И жжет и рвет у Алексея сердце. Злоба его разбирает, не на Карпушку, на сестру. Не жаль ему сестры, самого себя жаль… «Бог даст в люди выду, — думает он, — вздумаю жену из хорошего дома брать, а тут скажут — сестра у него гулящая!.. Срам, позор!.. Сбыть бы куда ее, запереть бы в четырех стенах!..»
— В кельи ее, батюшка! — молвил он. — Черна ряса все покрывает.
— И то думаю, — ответил Трифон Михайлыч. — Только ведь ноне и по келейницам эта слабость пошла. В такой бы скит ее, где бы накрепко хвост-от пришили… А где такого взять?
— В Шарпане, сказывают, строго келейниц-то держат, — заметил Алексей.
— В Шарпане точно будет построже. И черной работы больше, дурить-то некогда… Да примет ли еще мать Августа наше чадушко? Вот что…— сказал Трифон.
— Попытай…— молвил Алексей.
— И то надо будет, — отозвался Трифон. — То маленько обидно, что работницей в дому меньше станет: много еще Паранька родительского хлеба не отработала. Хоть бы годок, другой еще пожила. Мать-то хилеть зачала, недомогает… Твое дело отделенное, Савелью до хозяйки долга песня, а без бабы какое хозяйство в дому!.. На старости лет останешься, пожалуй, один, как перст — без уходу, без обиходу.
— Бог милостив, батюшка; Наталья останется, — утешал отца Алексей.
— И на нее плоха, парень, надежда, — вздохнул Трифон. — Глядя на сестру, туда же смотрит.
— В Шарпан Параньку, в Шарпан, батюшка…— настаивал Алексей.
— Эка память-то у меня стала! — хватился Трифон. — Про скиты заговорили, только тут вспомянул… Из Комарова была присылка к тебе… Купчиха там московская проживает…
Алой зарницей вспыхнуло лицо Алексея, огнем сверкнули черные очи… Духу перевести не может.
— В пятницу от Манефиных работник на субботний базар в Городец проезжал, с ним Масляникова купчиха, что в Комарове живет, — наказывала тебе побывать у нее — место-де какое-то вышло, — продолжал Трифон, не замечая смущения сына.

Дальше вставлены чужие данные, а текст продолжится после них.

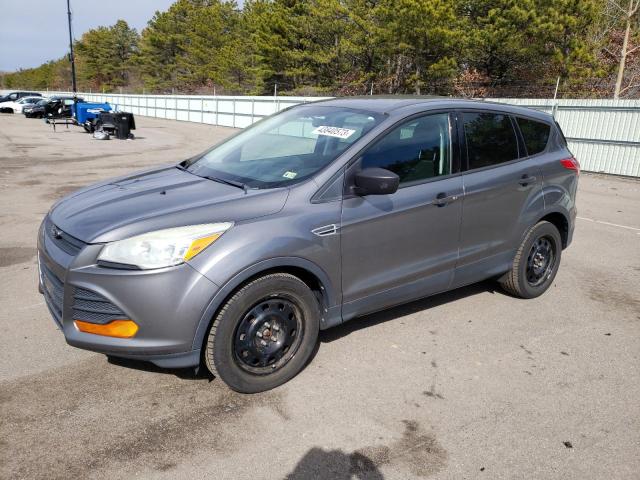 FORD ESCAPE S 2014 1fmcu0f72eud67080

Вдруг послышались на улице веселый шум и звонкий смех… Затренькала балалайка, задребезжала гармоника, бойко затянул «запевало», вторя ему пристали «голоса»; один заливался, другой на концах выносил… Им подхватили «подголоски», и звучной, плавной волной полилась расстанная песня возвращавшейся с «грибовной гулянки» молодежи[70]:
Веселая голова,
Не ходи мимо сада,
Дороженьки не тори,
Худой славы не клади.
Пробудились на печах от уличной песни старые старухи, торопливо крестились спросонок и творили молитву. Ворчали отцы, кипятились матери. Одна за другой отодвигались в избах оконницы и высовывались из них заспанные головы хозяек в одних повойниках. Голосистые матери резкою бранью осыпали далеко за полночь загулявшихся дочерей. Парни хохотали и громче прежнего пели:
Мил дорожку проторил,
Худу славу наложил,
Отцу с матерью бесчестье,
Роду-племени покор.
Не сразу угомонилась и разбрелась по дворам молодежь.

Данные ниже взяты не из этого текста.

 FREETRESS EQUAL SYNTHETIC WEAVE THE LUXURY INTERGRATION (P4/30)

Долго бренчала балалайка, долго на один нескончаемый лад наигрывала песню гармоника. По избам слышались брань матерей и визгливые крики девок, смиряемых родителями. Наконец, все стихло, и сонное царство настало в деревне Поромовой.

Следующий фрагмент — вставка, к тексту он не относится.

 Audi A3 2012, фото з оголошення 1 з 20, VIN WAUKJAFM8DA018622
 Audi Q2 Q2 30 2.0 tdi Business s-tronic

Паранька одна воротилась. Кошкой крадучись, неслышными стопами пробралась она по мосту[71] к чулану, где у нее с сестрой постель стояла. Как на грех скрипнула половица. Трифон услыхал и крикнул дочь. Ни жива ни мертва переступила порог Паранька.
— Наталья где? — грозно спросил ее отец.
— Дома, надо быть…— дрожа со страха, ответила она.
— Кликни ее сюда, — молвил Трифон. Паранька ни с места.
— Да я не знаю… Она, видно, отстала… И, еще ничего не видя, заревела.
— Я те задам: «отстала»! — зарычал старик и, схватив с палицы плеть, стал учить дочку уму-разуму.
Выскочила Фекла Абрамовна… Плач, крики, вопли!.. Опершись о стол рукою, молча, недвижно стоял Алексей… Ничего он не видел, ничего не слышал — одно на уме: «Марья Гавриловна зовет».